REQUIRED ACTION A:
Answer these questions using the passage about Mr. Asan's cooperation agreement:
(i) What was Mr. Asan's immigration status at the time of his arrest?
(ii) According to the passage, what did Mr. Rakoff and Mr. Cohen actually discuss after the first draft came back?
(iii) What became of the immigration language that Mr. Rakoff proposed?
REQUIRED ACTION B:
Write the next part of the passage about Mr. Asan's cooperation agreement and his immigration status, starting after its final sentence.

QUOTED PASSAGE:
###

9. Mr. Rakoff was not satisfied with Mr. Cohen’s first draft of a cooperation agreement. Concealing any irritation that he might have felt, Mr. Cohen testified that his initial draft “came back to me looking like a high school student’s marked-up draft [a simile casting Mr. Rakoff as the teacher and Mr. Cohen as the student], which we then proceeded to discuss his proposed comments.” Tr. 218. In point of fact, these were not “proposed comments ” on the part of Mr. Rakoff; he had made his comments previously. What Mr. Rakoff and Mr. Cohen proceeded to discuss were Mr. Rakoffs proposed changes to the standard form agreement, to which Mr. Cohen agreed. It is necessary to examine those changes with care because they relate to Mr. Asan’s immigration status.

10. At the time of his arrest, Mr. Asan’s immigration status was that of a permanent resident alien: he held a coveted “green card” issued by the United States immigration authorities. For reasons that the record does not reveal, Mr. Cohen had formed the impression and related to Mr. Rakoff “the fact that Mr. Asan had probably lied in the obtaining of his green card, and that was of concern to me.” Rakoff, Tr. 158. The source of Mr. Rakoffs concern was his responsibility as Mr. Asan’s attorney to protect his interests. Mr. Rakoff sought to deal with this particular concern by proposing that the Government’s promises and undertakings set forth in page 1 of P. Ex. 1 be expanded to include this language:

In addition, if he fully complies with these understandings, Adnan Asan will not be prosecuted by this Office for any criminal violations of the immigration laws which he may have committed during the course of obtaining permanent resident alien status.

Mr. Cohen agreed and the language was included in the executed agreement.

###

DATA LISTING:
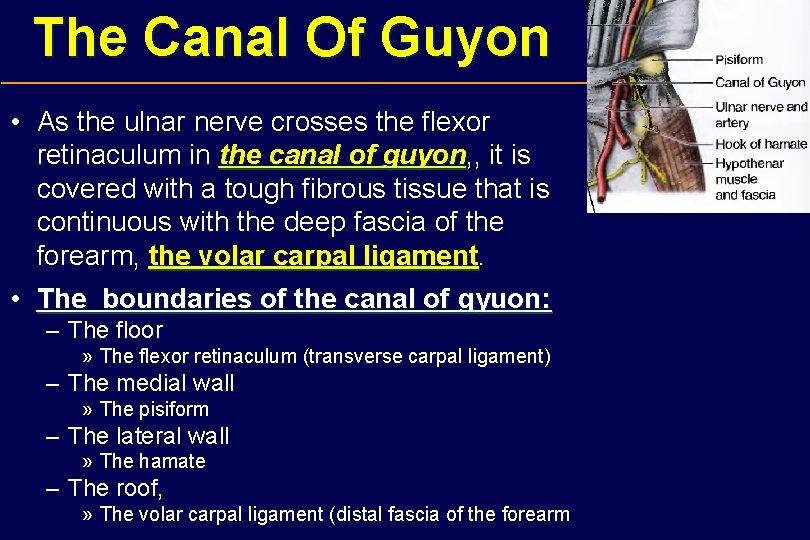 The Canal Of Guyon

Pisiform
Canal of Guyon
Ulnar nerve and artery
Hook of hamate
Hypothenar muscle and fascia

• As the ulnar nerve crosses the flexor retinaculum in the canal of guyon,, it is covered with a tough fibrous tissue that is continuous with the deep fascia of the forearm, the volar carpal ligament.

• The boundaries of the canal of gyuon:
– The floor
» The flexor retinaculum (transverse carpal ligament)
– The medial wall
» The pisiform
– The lateral wall
» The hamate
– The roof,
» The volar carpal ligament (distal fascia of the forearm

###

ANSWER SECTION A:
(i) He was a permanent resident alien who held a "green card" issued by the United States immigration authorities.
(ii) They discussed Mr. Rakoff's proposed changes to the standard form agreement, and Mr. Cohen agreed to them.
(iii) Mr. Cohen agreed to it, and the language was included in the executed agreement.

ANSWER SECTION B:
11. Further to the general subject of immigration, Mr. Rakoff proposed that the standard cooperation agreement be amended to add the emphasized phrase within the language I now quote:

This Office will inform the sentencing Judge, the Probation Department, and the Immigration and Naturalization Service of (1) this Agreement; (2) the nature and extent of Adnan Asan’s activities with respect to this case; and (3) the full nature and extent of Adnan Asan’s cooperation with this Office, and the date when such cooperation commenced.

Mr. Cohen agreed and the emphasized language was included in the executed agreement. Mr. Rakoff explained during direct examination why he wanted that language:

My job was to get everything I possibly could for my client. He faced very substantial exposure. The most important thing was to get a cooperation agreement. The second most important thing was to get the telephone count [the lesser charge to which Asan ultimately pleaded], but another thing that was of importance was to do what we could to help him on the immigration side.
So I asked — the [Government normally offers to bring the attention to everyone, but I asked to make sure that there was included in that that they would make known to the Immigration and Naturalization Service his cooperation so that the burden would be on them and not on Mr. Asan to bring it to their attention.

Tr. 159.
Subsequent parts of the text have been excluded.